§ **EXERCISE GOAL**: Could you return all of the entries below verbatim, from the first through the last?

── LISTED ENTRIES

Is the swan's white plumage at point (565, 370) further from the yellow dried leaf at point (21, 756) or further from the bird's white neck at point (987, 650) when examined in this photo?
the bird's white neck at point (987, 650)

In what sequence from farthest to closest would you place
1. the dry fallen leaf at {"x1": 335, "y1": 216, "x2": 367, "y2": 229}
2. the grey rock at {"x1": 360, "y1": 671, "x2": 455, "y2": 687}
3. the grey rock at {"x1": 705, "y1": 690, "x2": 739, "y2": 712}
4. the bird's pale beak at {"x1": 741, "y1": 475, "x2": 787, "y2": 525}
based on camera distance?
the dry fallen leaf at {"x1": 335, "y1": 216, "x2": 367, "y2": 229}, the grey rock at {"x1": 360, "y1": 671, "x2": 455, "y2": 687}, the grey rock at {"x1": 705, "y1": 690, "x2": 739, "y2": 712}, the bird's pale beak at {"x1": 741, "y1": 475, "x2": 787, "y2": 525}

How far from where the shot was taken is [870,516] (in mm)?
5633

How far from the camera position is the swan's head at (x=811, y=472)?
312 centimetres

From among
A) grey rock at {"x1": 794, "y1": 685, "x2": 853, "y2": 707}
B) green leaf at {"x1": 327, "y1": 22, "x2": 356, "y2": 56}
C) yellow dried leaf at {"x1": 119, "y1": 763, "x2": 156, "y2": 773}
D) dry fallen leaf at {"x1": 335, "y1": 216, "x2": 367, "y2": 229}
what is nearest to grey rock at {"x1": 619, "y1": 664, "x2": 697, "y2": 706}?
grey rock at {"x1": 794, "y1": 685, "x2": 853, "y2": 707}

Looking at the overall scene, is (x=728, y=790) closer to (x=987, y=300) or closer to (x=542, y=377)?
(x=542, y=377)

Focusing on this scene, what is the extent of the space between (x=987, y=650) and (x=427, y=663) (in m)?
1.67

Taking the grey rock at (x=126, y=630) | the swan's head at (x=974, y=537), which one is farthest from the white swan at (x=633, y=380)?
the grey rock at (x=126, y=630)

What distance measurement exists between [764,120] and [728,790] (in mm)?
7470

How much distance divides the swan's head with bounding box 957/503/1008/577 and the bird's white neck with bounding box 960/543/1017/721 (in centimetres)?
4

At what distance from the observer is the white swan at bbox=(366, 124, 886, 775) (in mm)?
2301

────

§ **COMPLETE ANSWER**:
Is the swan's white plumage at point (565, 370) further from the yellow dried leaf at point (21, 756) or further from the bird's white neck at point (987, 650) when examined in this photo?
the bird's white neck at point (987, 650)

In what sequence from farthest to closest would you place
1. the dry fallen leaf at {"x1": 335, "y1": 216, "x2": 367, "y2": 229}
2. the grey rock at {"x1": 360, "y1": 671, "x2": 455, "y2": 687}
3. the grey rock at {"x1": 705, "y1": 690, "x2": 739, "y2": 712}
4. the bird's pale beak at {"x1": 741, "y1": 475, "x2": 787, "y2": 525}
based on camera distance?
the dry fallen leaf at {"x1": 335, "y1": 216, "x2": 367, "y2": 229}, the grey rock at {"x1": 360, "y1": 671, "x2": 455, "y2": 687}, the grey rock at {"x1": 705, "y1": 690, "x2": 739, "y2": 712}, the bird's pale beak at {"x1": 741, "y1": 475, "x2": 787, "y2": 525}

How far from where the shot was taken is [870,516] (in mm)?
5633

How far from the camera position is the swan's head at (x=811, y=472)?
312 centimetres

From among
A) grey rock at {"x1": 794, "y1": 685, "x2": 853, "y2": 707}
B) green leaf at {"x1": 327, "y1": 22, "x2": 356, "y2": 56}
C) yellow dried leaf at {"x1": 119, "y1": 763, "x2": 156, "y2": 773}
D) dry fallen leaf at {"x1": 335, "y1": 216, "x2": 367, "y2": 229}
what is nearest to grey rock at {"x1": 619, "y1": 664, "x2": 697, "y2": 706}?
grey rock at {"x1": 794, "y1": 685, "x2": 853, "y2": 707}

Looking at the overall scene, is (x=728, y=790) closer to (x=987, y=300) or closer to (x=542, y=377)?
(x=542, y=377)

Focusing on this scene, what is the extent of the space between (x=987, y=650) and (x=427, y=663) (in m)?
1.67

Taking the grey rock at (x=126, y=630) | the swan's head at (x=974, y=537), which one is farthest from the white swan at (x=633, y=380)?
the grey rock at (x=126, y=630)

What distance measurement exists between [764,120] and [728,790] (in mm)?
7470

How much distance divides the swan's head with bounding box 957/503/1008/577 and the bird's white neck with bounding box 960/543/1017/721 (in centimetres)?
4

At what distance from the observer is the white swan at bbox=(366, 124, 886, 775) (in mm)?
2301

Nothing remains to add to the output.